[『月刊住職』 2014年9月号より転載]

佛説大蔵正教血盆経和解 髙達奈緒美編 岩田書院 8900円
江戸時代の浄土宗僧侶、松誉巌的による『血盆経』注釈書全七巻三冊を影印したもの。女性不浄観・血穢観に影響を与えた『血盆経』信仰が近世の民衆にいかに説かれたのかを伝える史料。



公武権力の変容と仏教界 平雅行編 清文堂出版 4500円
院政から武家政治へと移る激動の中世を、人物に焦点をあて勢力興亡を描く全三巻「中世の人物 京・鎌倉の時代編」の第三巻。顕密仏教と禅律僧。



近代仏教と青年 近角常観とその時代 岩田文昭著 岩波書店 3600円
 近代の真宗大谷派僧侶、近角常観が東京・本郷の求道会館で行った説教は多くの青年知識人を惹き付け、後の日本を代表する哲学者や出版人を育てた。その生涯と多分野に及ぶ影響力を辿る。



先祖と日本人 畑中章宏著 日本評論社 1900円
日本人にとって先祖や故郷、魂とは何か。戦後、それらの認識はどう変わったか。柳田国男によるこの問いを東日本大震災後の現代に重ね合わせて捉え直す。「『魂の行方』を求めて」他。



葬送習俗事典 葬儀の民俗学手帳 柳田国男著 河出書房新社 2000円
喪の始め、葬式の総名、二人使い、寺行き、枕飯など、今日失われつつある葬式にまつわる習俗などを網羅した事典が読みやすい新字新仮名での復刊。
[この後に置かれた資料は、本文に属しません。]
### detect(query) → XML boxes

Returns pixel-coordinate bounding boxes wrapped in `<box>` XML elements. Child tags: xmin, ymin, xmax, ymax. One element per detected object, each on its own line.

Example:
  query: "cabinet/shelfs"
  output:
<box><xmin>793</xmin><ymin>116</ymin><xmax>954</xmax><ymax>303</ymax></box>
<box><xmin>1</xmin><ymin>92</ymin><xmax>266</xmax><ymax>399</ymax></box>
大佛勧進ものがたり 平岡定海著 吉川弘文館 2200円
幾度も災厄に遭った奈良・東大寺は勧進僧などの尽力で復興を成し遂げた。天平期から昭和の大修理までの歴史を東大寺執事長(故人)が綴る。「東大寺供養」「甍くずれる」など。復刊本。



日本霊性論 内田樹・釈徹宗著 NHK出版 860円
東日本大震災後、伝統宗教や死生観を見直す動きがある。鈴木大拙の提唱した「日本的霊性」を視野に入れ、人間の根源的な支えとなる「霊性」を評論家と浄土真宗本願寺派住職が論じる。



お寺の収支報告書 橋本英樹著 祥伝社 800円
著者は一昨年、檀家制度を廃止した曹洞宗住職。寺院運営の実情から仏教界の問題点まで率直に語る。「宗教法人の二重構造」「お寺のなかの階層化」「収入を何に使うか」他。新書判。



仏教学者 中村元 植木雅俊著 KADOKAWA 1800円
「求道のことばと思想」が副題。研究者から市井の人々まで仏教とは何かを広く伝えたインド哲学・仏教学の泰斗、中村元(1912―1999)の思想と八十六年に及ぶ生涯が辿られる。
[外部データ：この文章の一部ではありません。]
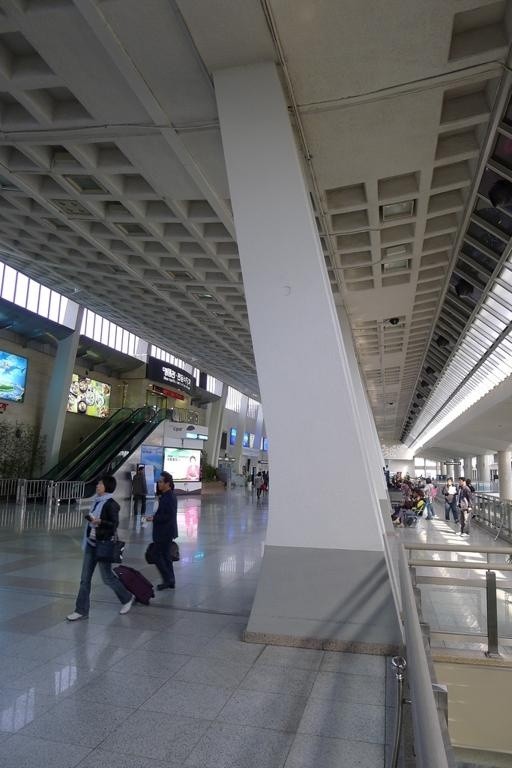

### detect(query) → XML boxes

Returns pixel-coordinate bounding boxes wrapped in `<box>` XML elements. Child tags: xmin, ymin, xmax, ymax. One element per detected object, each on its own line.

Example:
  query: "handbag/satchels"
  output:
<box><xmin>145</xmin><ymin>542</ymin><xmax>180</xmax><ymax>564</ymax></box>
<box><xmin>95</xmin><ymin>540</ymin><xmax>126</xmax><ymax>563</ymax></box>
すぐに活用できる 全宗派対応 葬儀実践全書 興山舎 4300円
なぜ葬儀に仏教が必要か。その回答は、各宗派の葬儀次第をはじめ、故人を送る文、戒名・法名・法号にかかわる法話にあると、本誌別冊連載の村越英裕が遺族会葬者を感動させる通夜葬儀の方法を説く。
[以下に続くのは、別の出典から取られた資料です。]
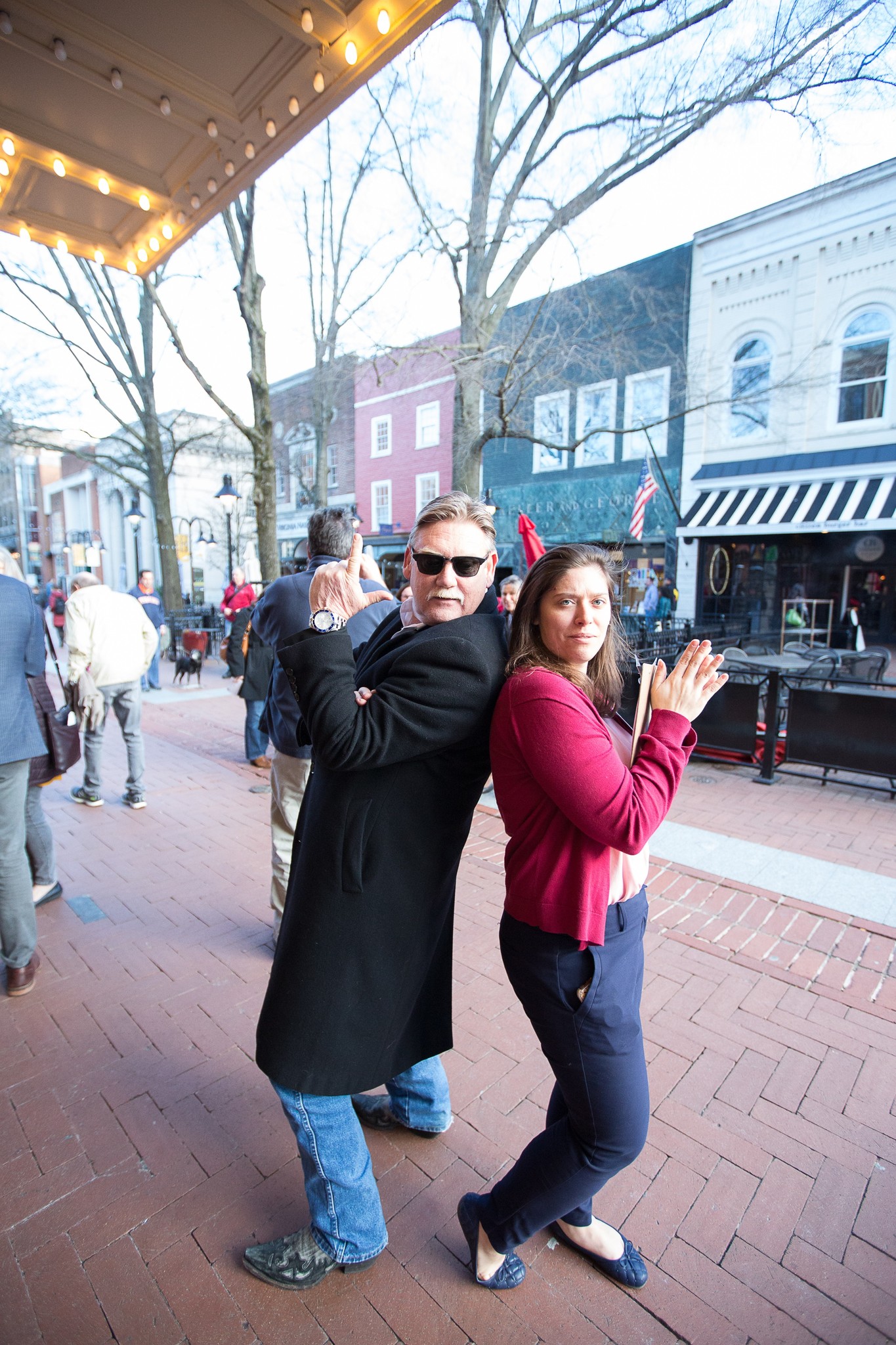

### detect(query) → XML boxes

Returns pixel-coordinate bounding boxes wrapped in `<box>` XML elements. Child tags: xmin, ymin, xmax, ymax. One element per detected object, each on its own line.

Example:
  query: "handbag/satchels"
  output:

死して巌根にあらば骨も也た清からん 児玉修著 思文閣出版 1800円
「屋後の青山、檻前の流水、鶴林の双跌、熊耳の隻履、又是れ空華、空子を結ぶ」と遺偈し七十八歳で遷化した臨済宗永源寺の開山、寂室元光の評伝。



真宗の本義 信楽峻麿著 法藏館 2200円
阿弥陀仏とは誰か、どうしたら信心が成立するのか。『教行信証』から読む親鸞の教えを龍谷大学元学長がアメリカで説き大きな反響を呼んだ講義録。



大事なことから忘れなさい 松山大耕著 世界文化社 1300円
英語による外国人への参禅指導や海外向けの日本文化発信活動でも知られる京都・臨済宗妙心寺派退蔵院の副住職が悩み深き現代人に禅の教えを説く。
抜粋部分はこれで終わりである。